Image-caption web data:

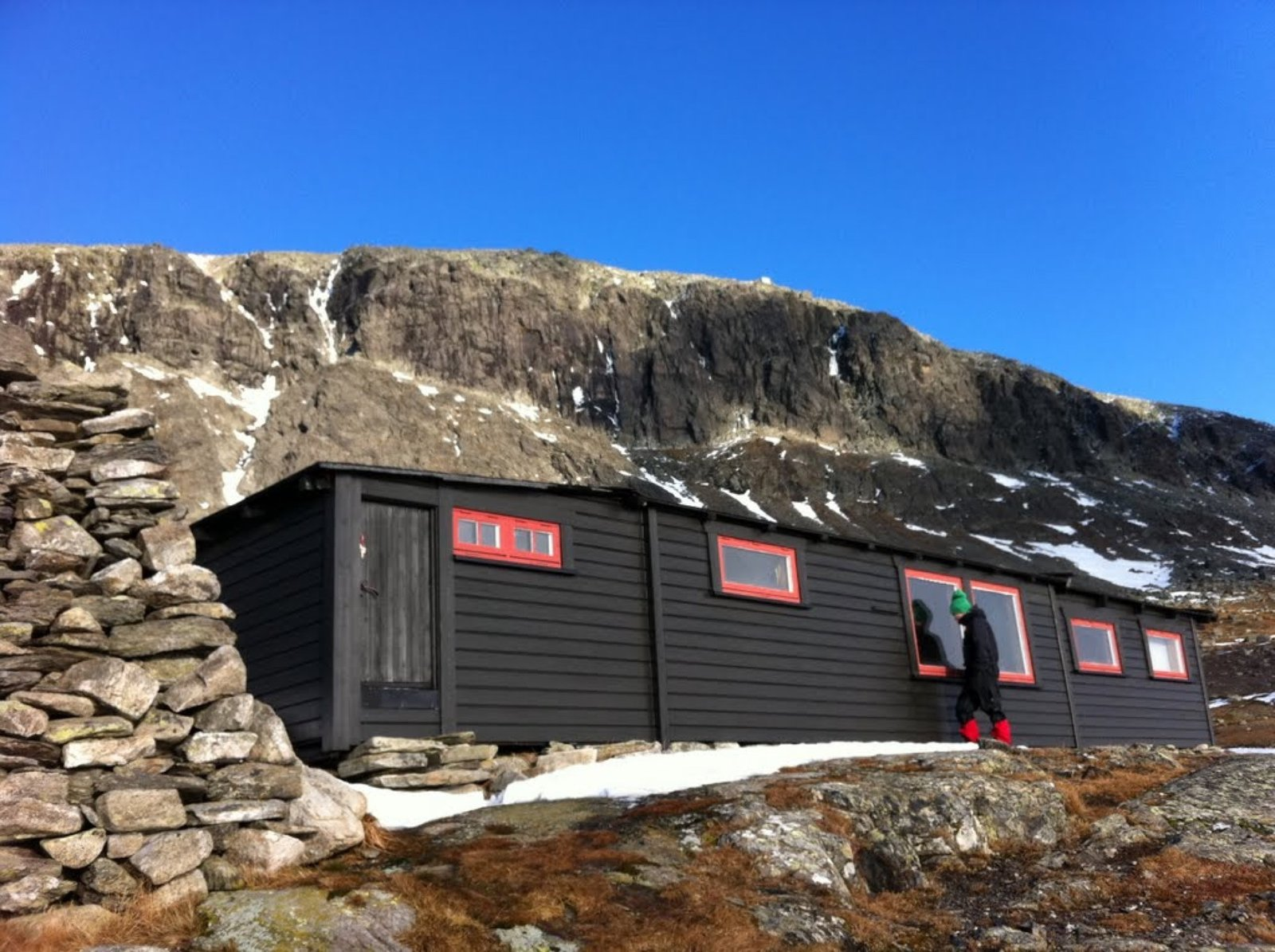 Tvergastein Hut  Photo 4 of 12 in Slow Architecture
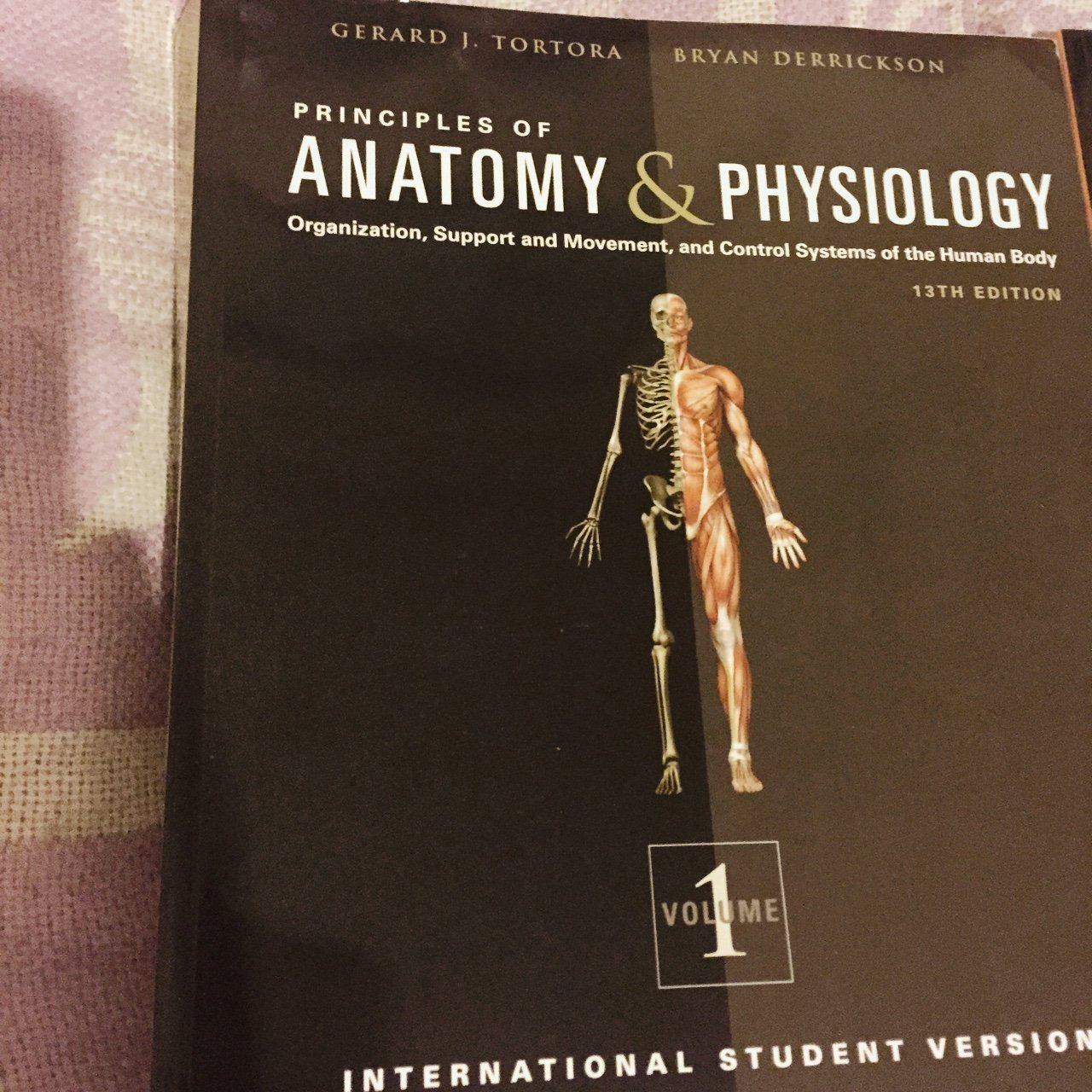 BARELY USED Principles of Anatomy & Physiology 13th edition - Depop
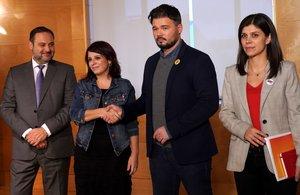 Los negociadores del PSOE: Ábalos, Lastra, con los respresentantes de ERC, Rufián y Vilalta.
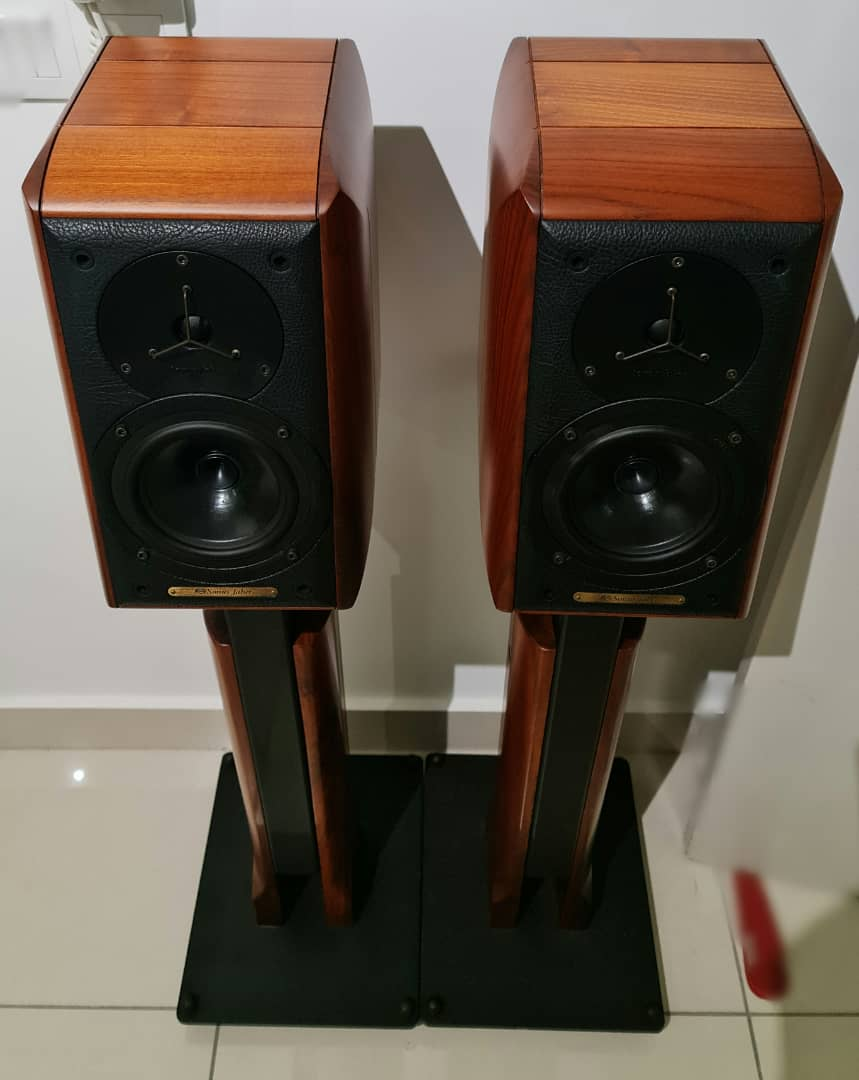 Sonus Faber Signum Bookshelf Speakers with Original Stands Sonuss14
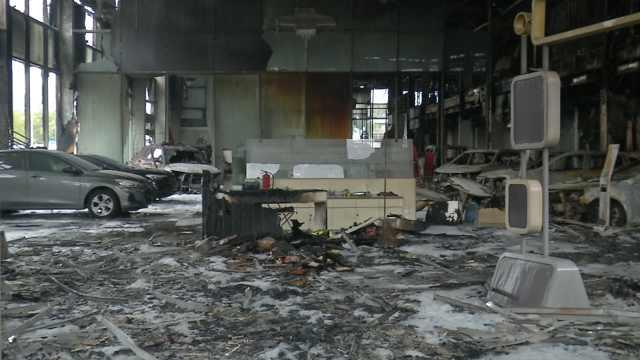 别克4s店发生火灾,30多台车成废墟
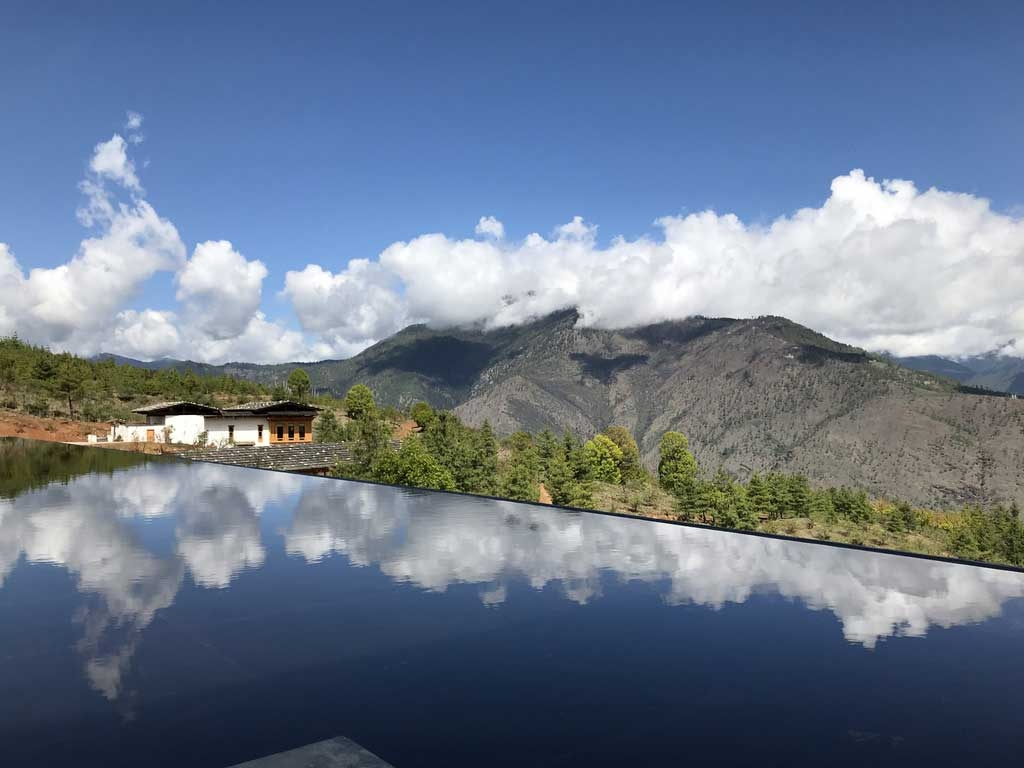 Infinitypool, Six Senses Thimphu Lodge, Bhutan - World of TUI Berlin Reisebericht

▶ [Your assignment] The entries above need an exact copy without their pictures.

▶ [Worked solution]
 Tvergastein Hut  Photo 4 of 12 in Slow Architecture
 BARELY USED Principles of Anatomy & Physiology 13th edition - Depop
 Los negociadores del PSOE: Ábalos, Lastra, con los respresentantes de ERC, Rufián y Vilalta.
 Sonus Faber Signum Bookshelf Speakers with Original Stands Sonuss14
 别克4s店发生火灾,30多台车成废墟
 Infinitypool, Six Senses Thimphu Lodge, Bhutan - World of TUI Berlin Reisebericht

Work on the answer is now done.